▶ _WORK TO COMPLETE_
The data follows this line. Copy verbatim the line with "Of all of point" and each line after it to the end.
── INFORMATION SHOWN
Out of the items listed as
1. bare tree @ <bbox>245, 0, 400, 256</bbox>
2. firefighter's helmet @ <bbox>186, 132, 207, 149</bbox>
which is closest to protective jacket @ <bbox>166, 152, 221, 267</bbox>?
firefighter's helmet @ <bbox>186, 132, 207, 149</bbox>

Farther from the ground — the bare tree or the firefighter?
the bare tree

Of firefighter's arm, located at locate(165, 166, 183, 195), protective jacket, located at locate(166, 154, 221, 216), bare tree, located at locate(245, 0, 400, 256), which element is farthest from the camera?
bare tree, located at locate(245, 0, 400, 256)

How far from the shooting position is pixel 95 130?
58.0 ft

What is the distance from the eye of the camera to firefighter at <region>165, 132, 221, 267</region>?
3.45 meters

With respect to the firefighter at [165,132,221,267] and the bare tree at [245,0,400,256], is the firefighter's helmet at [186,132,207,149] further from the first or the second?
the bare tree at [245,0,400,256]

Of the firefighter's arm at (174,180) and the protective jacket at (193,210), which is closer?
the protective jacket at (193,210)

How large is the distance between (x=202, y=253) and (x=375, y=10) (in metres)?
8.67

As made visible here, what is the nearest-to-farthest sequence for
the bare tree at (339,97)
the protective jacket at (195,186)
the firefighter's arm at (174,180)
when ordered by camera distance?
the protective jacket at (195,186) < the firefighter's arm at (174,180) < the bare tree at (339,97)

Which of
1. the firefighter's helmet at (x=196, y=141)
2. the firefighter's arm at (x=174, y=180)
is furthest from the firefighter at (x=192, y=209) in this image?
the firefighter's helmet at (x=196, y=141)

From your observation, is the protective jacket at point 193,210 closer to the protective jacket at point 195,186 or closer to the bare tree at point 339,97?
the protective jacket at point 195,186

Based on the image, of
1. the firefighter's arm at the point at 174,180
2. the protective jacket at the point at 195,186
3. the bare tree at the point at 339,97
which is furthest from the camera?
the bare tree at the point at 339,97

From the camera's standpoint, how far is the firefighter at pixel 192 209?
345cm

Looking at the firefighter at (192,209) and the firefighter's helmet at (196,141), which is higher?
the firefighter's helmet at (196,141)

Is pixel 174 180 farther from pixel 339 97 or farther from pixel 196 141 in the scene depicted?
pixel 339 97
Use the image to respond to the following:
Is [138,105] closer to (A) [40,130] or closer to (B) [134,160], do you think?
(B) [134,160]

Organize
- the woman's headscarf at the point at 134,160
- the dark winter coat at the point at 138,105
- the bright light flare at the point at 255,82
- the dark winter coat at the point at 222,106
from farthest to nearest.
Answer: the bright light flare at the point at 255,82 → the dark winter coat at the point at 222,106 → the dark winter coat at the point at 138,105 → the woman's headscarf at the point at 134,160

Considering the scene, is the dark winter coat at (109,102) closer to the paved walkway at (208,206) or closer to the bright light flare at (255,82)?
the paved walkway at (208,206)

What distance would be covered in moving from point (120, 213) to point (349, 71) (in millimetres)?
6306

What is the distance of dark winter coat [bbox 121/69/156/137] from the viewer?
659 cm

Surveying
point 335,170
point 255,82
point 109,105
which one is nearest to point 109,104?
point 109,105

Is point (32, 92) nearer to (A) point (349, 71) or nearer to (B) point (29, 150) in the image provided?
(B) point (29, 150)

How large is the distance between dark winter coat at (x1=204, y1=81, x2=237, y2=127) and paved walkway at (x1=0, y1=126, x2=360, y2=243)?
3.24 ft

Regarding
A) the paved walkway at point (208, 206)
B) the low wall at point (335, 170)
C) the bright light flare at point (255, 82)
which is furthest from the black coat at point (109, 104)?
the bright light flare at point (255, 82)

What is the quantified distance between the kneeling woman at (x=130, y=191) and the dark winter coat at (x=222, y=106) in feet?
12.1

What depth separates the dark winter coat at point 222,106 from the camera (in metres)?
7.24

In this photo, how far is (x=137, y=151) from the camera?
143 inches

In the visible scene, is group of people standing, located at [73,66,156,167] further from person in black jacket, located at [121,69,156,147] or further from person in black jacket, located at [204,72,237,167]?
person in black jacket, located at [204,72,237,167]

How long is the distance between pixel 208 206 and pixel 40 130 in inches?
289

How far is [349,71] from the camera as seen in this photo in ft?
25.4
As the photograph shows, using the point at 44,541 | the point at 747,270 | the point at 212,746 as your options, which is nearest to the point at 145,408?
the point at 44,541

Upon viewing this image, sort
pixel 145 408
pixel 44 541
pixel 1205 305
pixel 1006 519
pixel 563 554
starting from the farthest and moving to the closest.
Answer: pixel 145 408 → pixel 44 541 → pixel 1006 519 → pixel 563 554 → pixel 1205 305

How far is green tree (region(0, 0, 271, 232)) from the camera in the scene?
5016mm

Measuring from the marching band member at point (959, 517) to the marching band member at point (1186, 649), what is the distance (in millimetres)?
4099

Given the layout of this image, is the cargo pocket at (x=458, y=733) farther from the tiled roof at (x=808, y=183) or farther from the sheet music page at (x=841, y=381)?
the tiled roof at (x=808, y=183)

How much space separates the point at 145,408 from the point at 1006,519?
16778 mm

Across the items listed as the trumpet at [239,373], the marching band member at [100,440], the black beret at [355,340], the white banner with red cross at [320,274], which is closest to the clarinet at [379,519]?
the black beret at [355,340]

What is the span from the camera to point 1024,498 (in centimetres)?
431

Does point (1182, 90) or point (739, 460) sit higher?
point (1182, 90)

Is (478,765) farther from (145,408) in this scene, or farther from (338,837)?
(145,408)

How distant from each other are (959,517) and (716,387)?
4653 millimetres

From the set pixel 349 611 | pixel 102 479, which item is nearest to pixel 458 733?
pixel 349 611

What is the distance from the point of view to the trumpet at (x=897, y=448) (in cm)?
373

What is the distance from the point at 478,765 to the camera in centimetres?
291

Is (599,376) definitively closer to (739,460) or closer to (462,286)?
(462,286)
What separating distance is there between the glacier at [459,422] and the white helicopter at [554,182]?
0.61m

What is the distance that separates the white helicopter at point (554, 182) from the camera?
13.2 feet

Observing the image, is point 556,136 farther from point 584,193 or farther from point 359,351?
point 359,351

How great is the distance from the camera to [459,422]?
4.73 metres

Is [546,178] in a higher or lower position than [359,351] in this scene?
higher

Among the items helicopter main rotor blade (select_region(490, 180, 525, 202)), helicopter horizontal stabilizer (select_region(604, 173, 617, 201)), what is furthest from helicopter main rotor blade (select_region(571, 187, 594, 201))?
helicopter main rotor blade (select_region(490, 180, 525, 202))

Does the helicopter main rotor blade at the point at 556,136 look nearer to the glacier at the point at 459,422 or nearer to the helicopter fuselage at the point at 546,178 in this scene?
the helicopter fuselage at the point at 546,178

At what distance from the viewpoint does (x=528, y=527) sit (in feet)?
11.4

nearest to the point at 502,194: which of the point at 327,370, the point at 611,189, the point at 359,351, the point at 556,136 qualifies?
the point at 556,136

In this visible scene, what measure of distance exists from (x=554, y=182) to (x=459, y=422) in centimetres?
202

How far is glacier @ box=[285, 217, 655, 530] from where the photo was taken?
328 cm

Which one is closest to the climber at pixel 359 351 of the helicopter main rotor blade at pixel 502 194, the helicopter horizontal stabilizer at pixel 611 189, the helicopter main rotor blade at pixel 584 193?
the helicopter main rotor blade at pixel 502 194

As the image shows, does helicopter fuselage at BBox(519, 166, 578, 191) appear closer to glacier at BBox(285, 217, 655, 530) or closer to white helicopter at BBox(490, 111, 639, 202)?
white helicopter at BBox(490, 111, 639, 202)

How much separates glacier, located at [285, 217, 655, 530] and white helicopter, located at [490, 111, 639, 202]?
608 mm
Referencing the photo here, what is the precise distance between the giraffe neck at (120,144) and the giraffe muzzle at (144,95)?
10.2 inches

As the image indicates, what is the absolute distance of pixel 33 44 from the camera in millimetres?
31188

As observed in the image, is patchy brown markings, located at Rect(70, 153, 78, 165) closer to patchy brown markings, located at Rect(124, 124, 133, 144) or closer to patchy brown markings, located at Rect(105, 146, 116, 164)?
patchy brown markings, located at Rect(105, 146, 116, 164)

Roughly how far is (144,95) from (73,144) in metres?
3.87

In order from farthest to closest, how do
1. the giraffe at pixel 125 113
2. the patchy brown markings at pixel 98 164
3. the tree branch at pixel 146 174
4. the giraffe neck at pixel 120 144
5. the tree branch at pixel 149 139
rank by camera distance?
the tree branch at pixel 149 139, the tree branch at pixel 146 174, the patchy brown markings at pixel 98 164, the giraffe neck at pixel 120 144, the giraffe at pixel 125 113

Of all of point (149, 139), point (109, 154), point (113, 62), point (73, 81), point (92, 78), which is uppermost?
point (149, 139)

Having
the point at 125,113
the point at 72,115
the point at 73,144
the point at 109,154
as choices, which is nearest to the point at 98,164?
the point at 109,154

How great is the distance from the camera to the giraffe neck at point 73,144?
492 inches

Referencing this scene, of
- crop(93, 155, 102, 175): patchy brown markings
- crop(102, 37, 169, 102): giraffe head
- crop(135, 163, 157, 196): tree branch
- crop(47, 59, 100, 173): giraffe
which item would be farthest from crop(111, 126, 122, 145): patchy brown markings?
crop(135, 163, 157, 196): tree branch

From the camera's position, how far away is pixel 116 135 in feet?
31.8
────
▶ _SOLUTION FOR THIS PROBLEM_
Of all of point (149, 139), point (109, 154), point (113, 62), point (73, 81), point (92, 78), which is uppermost?
point (149, 139)

Having
the point at 125,113
the point at 72,115
the point at 73,144
the point at 109,154
as choices, which is nearest to the point at 98,164?
the point at 109,154

How great is the distance from the camera to the giraffe neck at point 73,144?
492 inches

Referencing this scene, of
- crop(93, 155, 102, 175): patchy brown markings
- crop(102, 37, 169, 102): giraffe head
- crop(135, 163, 157, 196): tree branch
- crop(47, 59, 100, 173): giraffe
which item would be farthest from crop(111, 126, 122, 145): patchy brown markings?
crop(135, 163, 157, 196): tree branch

From the camera's position, how far away is pixel 116 135 in feet?
31.8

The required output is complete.